### Given exercise
Locate the line that contains "By height, which among". Print it and each following line through the end of the listing, verbatim, and nothing more.

Data items:
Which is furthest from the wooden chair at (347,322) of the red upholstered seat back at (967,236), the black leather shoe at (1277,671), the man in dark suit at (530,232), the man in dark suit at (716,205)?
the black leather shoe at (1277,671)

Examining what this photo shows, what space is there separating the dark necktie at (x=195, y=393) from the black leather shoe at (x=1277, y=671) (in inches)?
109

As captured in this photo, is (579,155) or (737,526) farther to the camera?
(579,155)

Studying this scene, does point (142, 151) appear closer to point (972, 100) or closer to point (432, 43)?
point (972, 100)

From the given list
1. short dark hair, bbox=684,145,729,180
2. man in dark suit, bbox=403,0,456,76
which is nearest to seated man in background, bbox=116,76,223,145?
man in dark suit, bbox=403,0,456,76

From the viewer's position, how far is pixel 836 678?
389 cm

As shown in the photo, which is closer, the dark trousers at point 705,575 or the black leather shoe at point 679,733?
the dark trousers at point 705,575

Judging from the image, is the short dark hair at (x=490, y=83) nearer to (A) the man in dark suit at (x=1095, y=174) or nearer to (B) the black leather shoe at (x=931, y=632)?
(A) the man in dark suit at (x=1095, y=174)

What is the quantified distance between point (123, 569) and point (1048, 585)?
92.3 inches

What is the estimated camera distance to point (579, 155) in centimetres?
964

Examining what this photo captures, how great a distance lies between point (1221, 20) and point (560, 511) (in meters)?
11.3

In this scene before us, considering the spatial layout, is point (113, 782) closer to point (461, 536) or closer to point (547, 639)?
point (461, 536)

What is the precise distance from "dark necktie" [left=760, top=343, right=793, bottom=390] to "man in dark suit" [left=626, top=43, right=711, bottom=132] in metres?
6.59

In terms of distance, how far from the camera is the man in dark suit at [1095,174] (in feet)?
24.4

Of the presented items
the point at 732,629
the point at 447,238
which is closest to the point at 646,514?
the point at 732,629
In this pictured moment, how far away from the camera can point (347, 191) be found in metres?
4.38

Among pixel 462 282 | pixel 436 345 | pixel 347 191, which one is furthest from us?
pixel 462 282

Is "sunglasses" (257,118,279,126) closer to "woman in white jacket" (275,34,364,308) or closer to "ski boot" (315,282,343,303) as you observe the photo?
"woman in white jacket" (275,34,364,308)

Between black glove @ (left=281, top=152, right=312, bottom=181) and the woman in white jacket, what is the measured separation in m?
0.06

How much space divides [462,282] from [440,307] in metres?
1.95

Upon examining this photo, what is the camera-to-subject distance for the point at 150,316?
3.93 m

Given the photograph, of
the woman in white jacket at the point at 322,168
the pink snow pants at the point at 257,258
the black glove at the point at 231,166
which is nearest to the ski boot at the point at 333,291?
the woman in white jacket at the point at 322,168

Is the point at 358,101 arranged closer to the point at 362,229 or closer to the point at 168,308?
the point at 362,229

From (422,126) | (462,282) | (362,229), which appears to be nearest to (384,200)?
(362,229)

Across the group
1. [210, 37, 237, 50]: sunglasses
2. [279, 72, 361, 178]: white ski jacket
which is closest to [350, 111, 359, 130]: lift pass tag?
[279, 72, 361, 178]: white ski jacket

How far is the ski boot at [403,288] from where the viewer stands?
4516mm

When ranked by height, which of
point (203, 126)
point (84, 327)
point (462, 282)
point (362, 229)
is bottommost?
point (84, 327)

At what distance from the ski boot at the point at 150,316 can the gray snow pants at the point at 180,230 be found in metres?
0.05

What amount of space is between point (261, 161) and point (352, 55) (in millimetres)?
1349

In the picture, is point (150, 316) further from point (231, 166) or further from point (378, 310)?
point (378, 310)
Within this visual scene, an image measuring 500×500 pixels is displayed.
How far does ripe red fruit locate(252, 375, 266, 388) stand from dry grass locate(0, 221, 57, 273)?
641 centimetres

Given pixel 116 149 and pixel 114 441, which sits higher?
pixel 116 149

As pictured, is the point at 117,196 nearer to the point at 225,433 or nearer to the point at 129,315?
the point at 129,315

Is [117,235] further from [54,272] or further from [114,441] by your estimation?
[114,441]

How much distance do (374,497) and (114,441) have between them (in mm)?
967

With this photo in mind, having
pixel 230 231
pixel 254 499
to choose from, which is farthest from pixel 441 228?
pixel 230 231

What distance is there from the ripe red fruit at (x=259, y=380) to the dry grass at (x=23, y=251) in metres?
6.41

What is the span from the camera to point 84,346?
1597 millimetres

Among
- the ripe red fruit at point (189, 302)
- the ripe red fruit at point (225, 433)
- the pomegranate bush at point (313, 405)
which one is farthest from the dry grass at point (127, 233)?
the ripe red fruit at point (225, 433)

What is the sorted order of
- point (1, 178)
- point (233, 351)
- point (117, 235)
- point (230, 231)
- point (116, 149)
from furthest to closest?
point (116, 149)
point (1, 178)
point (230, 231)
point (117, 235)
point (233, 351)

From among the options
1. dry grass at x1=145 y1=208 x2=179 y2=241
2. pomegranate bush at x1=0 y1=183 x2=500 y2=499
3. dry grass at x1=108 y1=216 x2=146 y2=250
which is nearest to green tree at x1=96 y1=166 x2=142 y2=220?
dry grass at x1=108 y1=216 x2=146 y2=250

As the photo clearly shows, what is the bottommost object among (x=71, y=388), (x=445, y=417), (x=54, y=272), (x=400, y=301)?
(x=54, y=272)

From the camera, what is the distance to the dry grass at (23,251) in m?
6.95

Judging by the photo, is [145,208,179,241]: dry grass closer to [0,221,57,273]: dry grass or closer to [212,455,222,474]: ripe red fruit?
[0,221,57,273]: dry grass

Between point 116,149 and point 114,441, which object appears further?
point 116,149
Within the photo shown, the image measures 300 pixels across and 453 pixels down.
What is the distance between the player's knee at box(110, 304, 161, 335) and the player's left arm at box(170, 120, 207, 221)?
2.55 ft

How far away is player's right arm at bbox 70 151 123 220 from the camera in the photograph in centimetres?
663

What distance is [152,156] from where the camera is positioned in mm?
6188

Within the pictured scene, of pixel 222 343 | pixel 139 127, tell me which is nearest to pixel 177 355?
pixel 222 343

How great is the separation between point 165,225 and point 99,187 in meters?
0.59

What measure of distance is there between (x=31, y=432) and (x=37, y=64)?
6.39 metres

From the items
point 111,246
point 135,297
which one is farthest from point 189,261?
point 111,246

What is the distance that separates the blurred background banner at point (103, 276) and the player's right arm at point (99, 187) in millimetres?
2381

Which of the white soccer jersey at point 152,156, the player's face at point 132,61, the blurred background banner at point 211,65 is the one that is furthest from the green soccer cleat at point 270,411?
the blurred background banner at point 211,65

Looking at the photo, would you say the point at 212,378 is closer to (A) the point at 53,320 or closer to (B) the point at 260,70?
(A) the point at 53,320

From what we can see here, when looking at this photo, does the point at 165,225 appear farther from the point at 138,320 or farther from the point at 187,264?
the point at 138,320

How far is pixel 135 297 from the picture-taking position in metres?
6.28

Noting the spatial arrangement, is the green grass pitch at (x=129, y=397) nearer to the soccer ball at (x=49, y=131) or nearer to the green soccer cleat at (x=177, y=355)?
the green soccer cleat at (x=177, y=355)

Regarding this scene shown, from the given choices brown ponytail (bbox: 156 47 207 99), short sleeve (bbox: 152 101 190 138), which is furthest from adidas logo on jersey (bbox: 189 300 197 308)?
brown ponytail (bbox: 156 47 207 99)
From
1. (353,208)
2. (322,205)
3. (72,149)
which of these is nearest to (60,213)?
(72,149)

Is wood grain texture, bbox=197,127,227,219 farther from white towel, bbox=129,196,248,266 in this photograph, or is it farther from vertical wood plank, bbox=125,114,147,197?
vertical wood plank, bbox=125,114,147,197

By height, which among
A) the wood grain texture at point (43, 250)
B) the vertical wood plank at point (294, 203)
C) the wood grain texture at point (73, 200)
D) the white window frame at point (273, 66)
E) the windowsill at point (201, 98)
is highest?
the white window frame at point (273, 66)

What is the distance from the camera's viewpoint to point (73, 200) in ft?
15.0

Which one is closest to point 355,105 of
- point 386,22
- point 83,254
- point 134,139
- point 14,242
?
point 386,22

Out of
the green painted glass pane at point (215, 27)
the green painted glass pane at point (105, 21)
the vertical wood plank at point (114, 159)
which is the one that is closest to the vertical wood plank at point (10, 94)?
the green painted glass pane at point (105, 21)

### Solution
By height, which among
A) the wood grain texture at point (43, 250)
B) the vertical wood plank at point (294, 203)
C) the wood grain texture at point (73, 200)
D) the white window frame at point (273, 66)
E) the windowsill at point (201, 98)
is highest?
the white window frame at point (273, 66)

What is the distance from the camera's viewpoint to point (73, 200) in ft?
15.0

Which one is closest to point 355,105 of
- point 386,22
- point 83,254
- point 134,139
- point 14,242
?
point 386,22

Out of
the green painted glass pane at point (215, 27)
the green painted glass pane at point (105, 21)
the vertical wood plank at point (114, 159)
which is the one that is closest to the vertical wood plank at point (10, 94)?
the green painted glass pane at point (105, 21)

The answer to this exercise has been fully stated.